Management of Respiratory Failure
The management of respiratory failure requires a structured approach starting with appropriate oxygen therapy targeting specific saturation goals (94-98% for most patients, 88-92% for those at risk of hypercapnia), followed by escalation to non-invasive or invasive ventilation based on clinical response and underlying etiology. 1
Initial Assessment and Oxygen Therapy
Oxygen Therapy Initiation
For patients without risk of hypercapnic respiratory failure:
- Start with nasal cannula at 1-2 L/min or simple face mask at 5-10 L/min
- Target SpO₂ 94-98% 1
For patients with COPD or risk of hypercapnic respiratory failure:
- Use 24% Venturi mask at 2-3 L/min or 28% Venturi mask at 4 L/min
- Target SpO₂ 88-92% to prevent respiratory acidosis 1
For severe hypoxemia:
Non-Invasive Ventilation (NIV)
NIV should be considered for patients with:
- COPD exacerbation with respiratory acidosis (pH <7.35)
- Chest wall deformity
- Neuromuscular disorders
- Cardiogenic pulmonary edema unresponsive to CPAP 2, 1
NIV Protocol
- Decide management plan if NIV fails, after discussion with senior medical staff
- Determine appropriate setting (ICU, HDU, or respiratory ward)
- Consider informing ICU
- Explain NIV to the patient
- Select appropriate mask and set up ventilator
- Initial settings for hypercapnic respiratory failure:
- Inspiratory pressure: 17-35 cmH₂O
- Expiratory pressure: 7 cmH₂O
- Monitor with pulse oximetry
- Add oxygen if SpO₂ <85%
- Check arterial blood gases at 1-2 hours
- If no improvement in PaCO₂ and pH after 4-6 hours on optimal settings, consider alternative management 2, 1
High-Flow Nasal Oxygen (HFNO)
HFNO may be beneficial in:
- Initial management of hypoxemic respiratory failure
- Postextubation management
Benefits compared to conventional oxygen therapy (COT):
- Modest reduction in hospital-acquired pneumonia (ARD, −4.7%)

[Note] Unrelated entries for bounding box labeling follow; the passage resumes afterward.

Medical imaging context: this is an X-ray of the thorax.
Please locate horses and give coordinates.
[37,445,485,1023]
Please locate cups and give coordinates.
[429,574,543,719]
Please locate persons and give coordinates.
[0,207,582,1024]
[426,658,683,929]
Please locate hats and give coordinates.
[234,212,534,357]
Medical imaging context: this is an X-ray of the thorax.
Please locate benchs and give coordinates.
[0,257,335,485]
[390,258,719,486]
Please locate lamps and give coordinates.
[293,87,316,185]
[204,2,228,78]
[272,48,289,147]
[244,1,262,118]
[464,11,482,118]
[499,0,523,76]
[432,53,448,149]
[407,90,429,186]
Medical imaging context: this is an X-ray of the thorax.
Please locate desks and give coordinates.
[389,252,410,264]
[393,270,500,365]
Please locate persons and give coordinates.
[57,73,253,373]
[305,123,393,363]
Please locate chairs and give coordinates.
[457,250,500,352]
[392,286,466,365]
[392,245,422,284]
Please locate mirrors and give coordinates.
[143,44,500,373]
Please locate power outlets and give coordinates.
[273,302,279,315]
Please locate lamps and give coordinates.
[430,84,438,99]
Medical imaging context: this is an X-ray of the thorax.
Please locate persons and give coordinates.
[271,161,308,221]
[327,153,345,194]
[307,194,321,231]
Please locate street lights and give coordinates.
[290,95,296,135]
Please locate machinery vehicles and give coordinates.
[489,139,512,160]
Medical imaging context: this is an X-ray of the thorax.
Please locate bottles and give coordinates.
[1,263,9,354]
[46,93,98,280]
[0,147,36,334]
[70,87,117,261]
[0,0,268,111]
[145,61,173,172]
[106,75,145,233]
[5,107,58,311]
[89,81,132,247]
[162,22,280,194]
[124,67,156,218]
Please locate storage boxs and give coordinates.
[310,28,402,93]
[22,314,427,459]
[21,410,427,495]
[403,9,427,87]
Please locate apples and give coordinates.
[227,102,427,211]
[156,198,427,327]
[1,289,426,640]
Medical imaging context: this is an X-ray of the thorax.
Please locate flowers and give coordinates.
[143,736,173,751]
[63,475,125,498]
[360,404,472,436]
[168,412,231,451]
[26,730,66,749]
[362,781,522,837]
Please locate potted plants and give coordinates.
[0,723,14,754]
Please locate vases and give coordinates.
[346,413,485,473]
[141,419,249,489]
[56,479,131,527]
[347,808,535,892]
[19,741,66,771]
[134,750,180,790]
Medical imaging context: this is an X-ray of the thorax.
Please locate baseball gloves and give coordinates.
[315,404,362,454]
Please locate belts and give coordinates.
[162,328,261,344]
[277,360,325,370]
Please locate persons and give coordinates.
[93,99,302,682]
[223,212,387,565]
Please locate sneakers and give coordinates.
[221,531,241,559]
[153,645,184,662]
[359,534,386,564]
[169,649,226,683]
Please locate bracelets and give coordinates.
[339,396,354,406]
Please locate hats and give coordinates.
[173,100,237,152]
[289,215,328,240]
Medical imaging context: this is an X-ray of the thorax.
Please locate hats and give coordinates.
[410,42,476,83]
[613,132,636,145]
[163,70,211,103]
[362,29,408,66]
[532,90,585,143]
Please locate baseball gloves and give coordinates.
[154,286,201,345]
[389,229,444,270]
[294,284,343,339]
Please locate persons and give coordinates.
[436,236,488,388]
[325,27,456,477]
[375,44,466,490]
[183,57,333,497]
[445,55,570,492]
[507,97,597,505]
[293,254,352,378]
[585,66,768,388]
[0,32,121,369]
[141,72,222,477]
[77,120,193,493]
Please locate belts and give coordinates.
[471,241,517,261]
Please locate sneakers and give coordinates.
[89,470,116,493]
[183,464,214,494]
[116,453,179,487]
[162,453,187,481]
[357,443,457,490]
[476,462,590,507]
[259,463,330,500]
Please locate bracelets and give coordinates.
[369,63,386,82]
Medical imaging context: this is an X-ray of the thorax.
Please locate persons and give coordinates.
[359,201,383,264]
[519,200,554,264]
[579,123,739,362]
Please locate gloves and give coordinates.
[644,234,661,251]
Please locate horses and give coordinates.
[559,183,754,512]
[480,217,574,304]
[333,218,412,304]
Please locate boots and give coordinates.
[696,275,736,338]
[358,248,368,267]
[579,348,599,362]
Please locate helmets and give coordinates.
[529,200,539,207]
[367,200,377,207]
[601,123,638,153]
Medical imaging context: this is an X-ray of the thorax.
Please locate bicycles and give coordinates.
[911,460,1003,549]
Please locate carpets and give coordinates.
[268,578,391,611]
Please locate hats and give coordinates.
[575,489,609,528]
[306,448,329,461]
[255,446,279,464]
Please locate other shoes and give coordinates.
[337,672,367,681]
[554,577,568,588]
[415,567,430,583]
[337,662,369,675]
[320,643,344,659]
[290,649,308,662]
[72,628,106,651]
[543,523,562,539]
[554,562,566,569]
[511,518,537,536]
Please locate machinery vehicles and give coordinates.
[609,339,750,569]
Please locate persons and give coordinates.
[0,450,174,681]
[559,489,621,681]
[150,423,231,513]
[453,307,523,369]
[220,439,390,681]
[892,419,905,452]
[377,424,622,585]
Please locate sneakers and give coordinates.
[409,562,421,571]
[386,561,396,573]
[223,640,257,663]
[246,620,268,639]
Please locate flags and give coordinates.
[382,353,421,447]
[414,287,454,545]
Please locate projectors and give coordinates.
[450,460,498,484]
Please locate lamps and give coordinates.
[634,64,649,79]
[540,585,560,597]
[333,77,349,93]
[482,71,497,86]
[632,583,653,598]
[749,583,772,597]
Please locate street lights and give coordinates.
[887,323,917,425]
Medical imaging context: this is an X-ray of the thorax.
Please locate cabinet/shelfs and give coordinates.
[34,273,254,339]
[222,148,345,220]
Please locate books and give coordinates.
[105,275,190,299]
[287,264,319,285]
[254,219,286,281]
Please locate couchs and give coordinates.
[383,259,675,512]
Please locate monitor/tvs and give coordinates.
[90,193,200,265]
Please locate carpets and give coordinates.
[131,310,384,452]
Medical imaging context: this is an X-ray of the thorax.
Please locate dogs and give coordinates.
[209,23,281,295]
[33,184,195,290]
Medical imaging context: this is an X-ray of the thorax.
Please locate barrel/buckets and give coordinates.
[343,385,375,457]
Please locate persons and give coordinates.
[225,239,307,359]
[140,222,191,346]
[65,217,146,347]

- May improve dyspnea and patient comfort
- May reduce reintubations slightly in postextubation patients 2
Benefits compared to NIV in postextubation management:
- Large reduction in skin breakdown (ARD, −19.7%) 2
Invasive Mechanical Ventilation
Indications for invasive ventilation:
- Severe hypoxemic failure despite non-invasive support
- Respiratory acidosis despite maximal medical treatment
- Failure of NIV
- Inability to protect airway 1, 3
Ventilation strategies:
- Lung-protective ventilation with low tidal volumes
- Appropriate PEEP
- Consider permissive hypercapnia 3
Advanced Strategies for Refractory Cases
For patients with severe respiratory failure not responding to conventional therapies:
- Prone positioning
- Recruitment maneuvers
- Airway pressure release ventilation
- High-frequency oscillatory ventilation 3
Extracorporeal Membrane Oxygenation (ECMO)
Consider ECMO for:
- Life-threatening respiratory failure unresponsive to conventional therapy
- Potentially reversible condition
- No contraindications to anticoagulation 4, 5
ECMO provides adequate tissue oxygen delivery without causing iatrogenic damage associated with high mechanical ventilation pressures or high FiO₂ 4
Monitoring and Adjustments
- Continuously monitor oxygen saturation, respiratory rate, and heart rate
- For COPD patients:
- Reduce oxygen if SpO₂ exceeds 92%
- Increase oxygen if SpO₂ falls below 88%
- Check arterial blood gases 30-60 minutes after starting oxygen therapy 1
Common Pitfalls to Avoid
- Overlooking the need for ABG assessment
- Delayed escalation of therapy when conventional oxygen is failing
- Excessive oxygen therapy in patients at risk of hypercapnia
- Failing to recognize patients requiring NIV or invasive ventilation 1
- Rapid correction of PaCO₂ in patients with severe acidosis 1
Special Considerations
- Patients with prior episodes requiring NIV or mechanical ventilation should have an alert card specifying their target saturation range
- Position patient in semi-recumbent position (30-45° head elevation) to reduce work of breathing
- Manage pain appropriately while recognizing risks of respiratory depression 1
- Treat underlying causes of respiratory failure (infection, pulmonary embolism, etc.)
By following this structured approach to respiratory failure management, clinicians can optimize oxygenation and ventilation while minimizing complications and improving patient outcomes.